(Collected data entries)
****
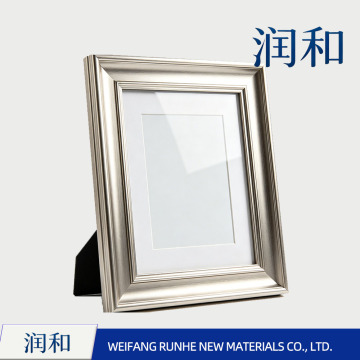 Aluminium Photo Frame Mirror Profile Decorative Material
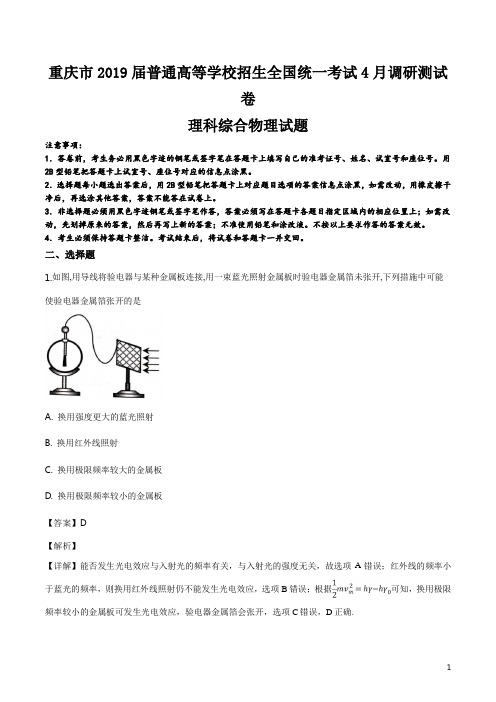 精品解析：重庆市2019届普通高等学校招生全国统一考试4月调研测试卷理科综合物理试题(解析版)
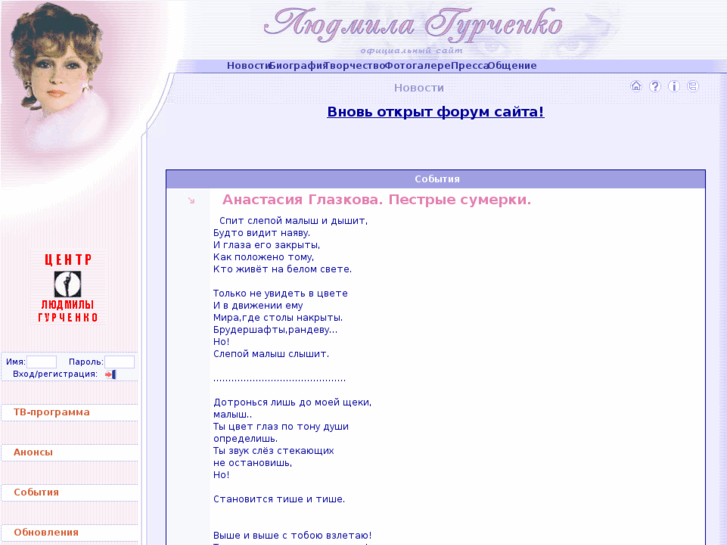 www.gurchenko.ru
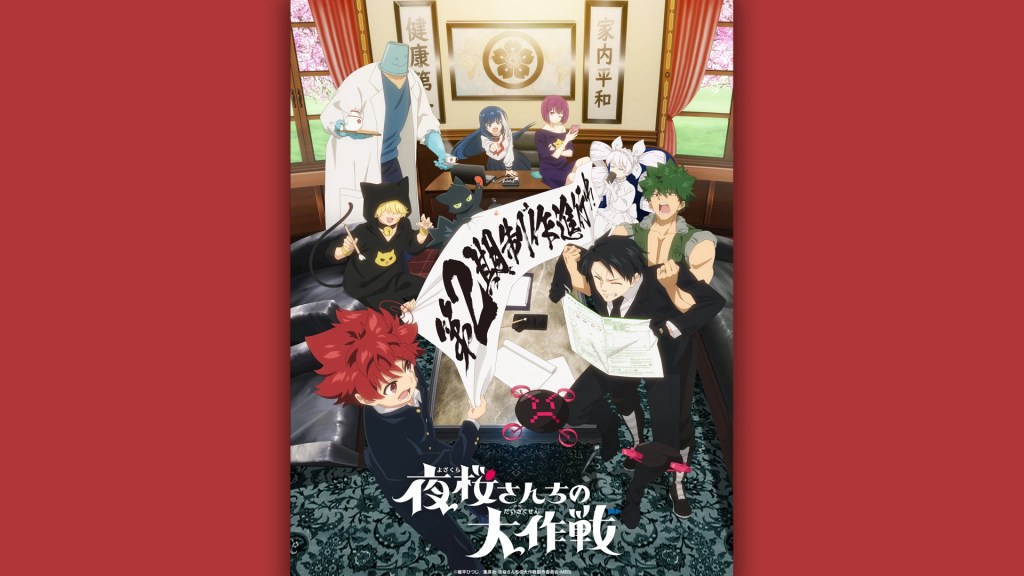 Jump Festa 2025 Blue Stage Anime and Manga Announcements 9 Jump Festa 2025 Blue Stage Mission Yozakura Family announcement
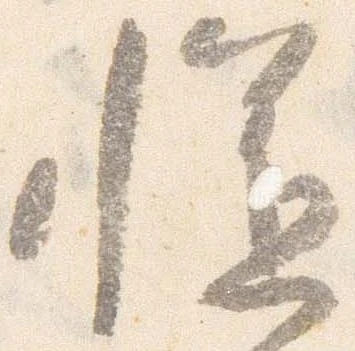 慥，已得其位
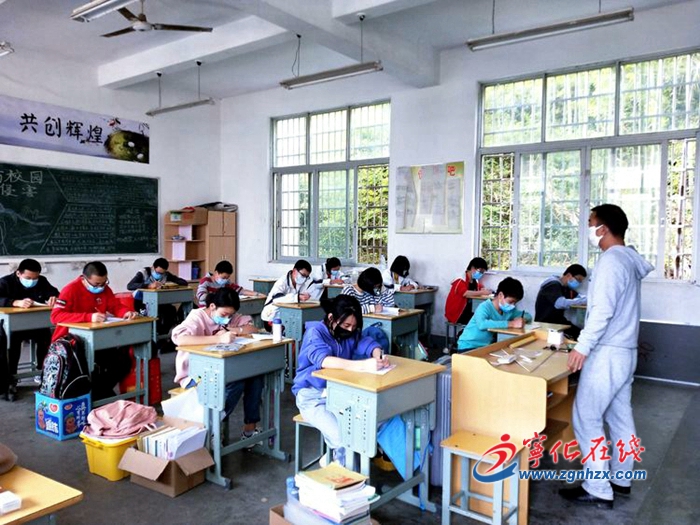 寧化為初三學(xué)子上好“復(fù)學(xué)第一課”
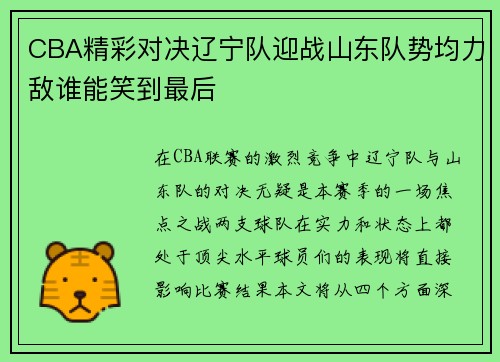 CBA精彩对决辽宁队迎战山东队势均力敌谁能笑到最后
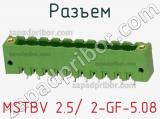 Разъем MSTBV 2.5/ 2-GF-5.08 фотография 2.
****
## WHAT TO DO
Only the lines from the start of the records to the line with "CBA精彩对决辽宁队迎战山东队势均力敌谁能笑到最后" belong in the copy. Print them exactly, minus pictures.

## RESPONSE BELOW
 Aluminium Photo Frame Mirror Profile Decorative Material
 精品解析：重庆市2019届普通高等学校招生全国统一考试4月调研测试卷理科综合物理试题(解析版)
 www.gurchenko.ru
 Jump Festa 2025 Blue Stage Anime and Manga Announcements 9 Jump Festa 2025 Blue Stage Mission Yozakura Family announcement
 慥，已得其位
 寧化為初三學(xué)子上好“復(fù)學(xué)第一課”
 CBA精彩对决辽宁队迎战山东队势均力敌谁能笑到最后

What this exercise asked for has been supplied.